On 11 July 2023, Dew was sacked as senior coach of Gold Coast Suns, following a 33 point loss to second-placed Port Adelaide in Round 17, 2023. Dew was replaced by assistant coach Steven King as caretaker senior coach for the remainder of the 2023 season.

Dew coached the Gold Coast Suns for just under 6 seasons to a total of 121 games with 36 wins, one draw and 84 losses to a winning percentage of 30 percent.

=== Brisbane Lions (2024–2025) ===
In mid-2024 Dew was appointed as a part-time skills coach for the Brisbane Lions following their difficult start to the 2024 AFL season. He was a member of the coaching staff during their premiership victory at the 2024 AFL Grand Final. He then signed on full-time as an assistant coach at the Brisbane Lions where he was a member of the coaching staff during their premiership victory at the 2025 AFL Grand Final.

=== Port Adelaide (2026–present) ===
In late 2025 Dew left the Brisbane Lions and returned to the club he won his inaugural premiership as a player, , to assume the position of senior assistant coach with responsibility for managing the club's midfield players under senior coach Josh Carr.

==In the media==
Dew features in the 2021 fly-on-the-wall documentary TV series Making Their Mark, which showed the impact of the COVID-19 pandemic on several AFL clubs, players, and staff. Players Nic Naitanui, Eddie Betts, Stephen Coniglio, and Rory Sloane, were filmed intensively, while Dew and staff leaders Peggy O'Neal, Damien Hardwick, and Brendon Gale also featured.

▶ **About this exercise**
According to the extract about Dew's coaching career, who took over as caretaker senior coach of the Gold Coast Suns after Dew was sacked?

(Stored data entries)

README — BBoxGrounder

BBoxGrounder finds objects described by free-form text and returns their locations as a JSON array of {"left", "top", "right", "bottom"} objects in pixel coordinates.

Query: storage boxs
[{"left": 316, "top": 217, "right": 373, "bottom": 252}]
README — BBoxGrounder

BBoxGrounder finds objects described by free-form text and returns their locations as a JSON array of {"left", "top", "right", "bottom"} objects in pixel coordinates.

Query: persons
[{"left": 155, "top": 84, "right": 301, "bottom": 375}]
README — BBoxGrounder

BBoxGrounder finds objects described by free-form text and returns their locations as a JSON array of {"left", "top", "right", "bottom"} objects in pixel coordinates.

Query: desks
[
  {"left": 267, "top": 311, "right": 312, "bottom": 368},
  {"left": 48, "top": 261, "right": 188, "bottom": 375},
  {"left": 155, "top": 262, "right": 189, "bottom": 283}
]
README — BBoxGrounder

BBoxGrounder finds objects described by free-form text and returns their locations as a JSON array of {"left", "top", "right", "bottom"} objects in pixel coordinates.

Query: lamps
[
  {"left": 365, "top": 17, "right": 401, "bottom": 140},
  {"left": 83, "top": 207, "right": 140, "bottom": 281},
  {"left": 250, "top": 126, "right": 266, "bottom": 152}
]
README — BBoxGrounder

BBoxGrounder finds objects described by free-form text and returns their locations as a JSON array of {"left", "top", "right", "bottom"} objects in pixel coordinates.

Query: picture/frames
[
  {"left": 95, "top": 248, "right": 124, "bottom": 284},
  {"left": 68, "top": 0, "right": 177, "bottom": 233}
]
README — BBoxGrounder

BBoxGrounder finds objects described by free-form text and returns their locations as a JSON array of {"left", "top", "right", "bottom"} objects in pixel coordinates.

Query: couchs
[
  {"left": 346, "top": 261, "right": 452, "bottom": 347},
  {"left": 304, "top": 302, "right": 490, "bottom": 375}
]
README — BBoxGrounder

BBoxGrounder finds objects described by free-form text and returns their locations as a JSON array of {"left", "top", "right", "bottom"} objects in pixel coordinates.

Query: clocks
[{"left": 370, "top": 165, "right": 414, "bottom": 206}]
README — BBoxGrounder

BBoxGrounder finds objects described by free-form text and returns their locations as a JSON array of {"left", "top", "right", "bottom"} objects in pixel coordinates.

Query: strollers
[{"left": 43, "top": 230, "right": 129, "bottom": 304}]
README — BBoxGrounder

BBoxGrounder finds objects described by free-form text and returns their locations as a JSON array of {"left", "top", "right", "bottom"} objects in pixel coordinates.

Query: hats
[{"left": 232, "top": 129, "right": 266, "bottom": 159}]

▶ **Solution to this task**
Assistant coach Steven King took over as caretaker senior coach for the remainder of the 2023 season.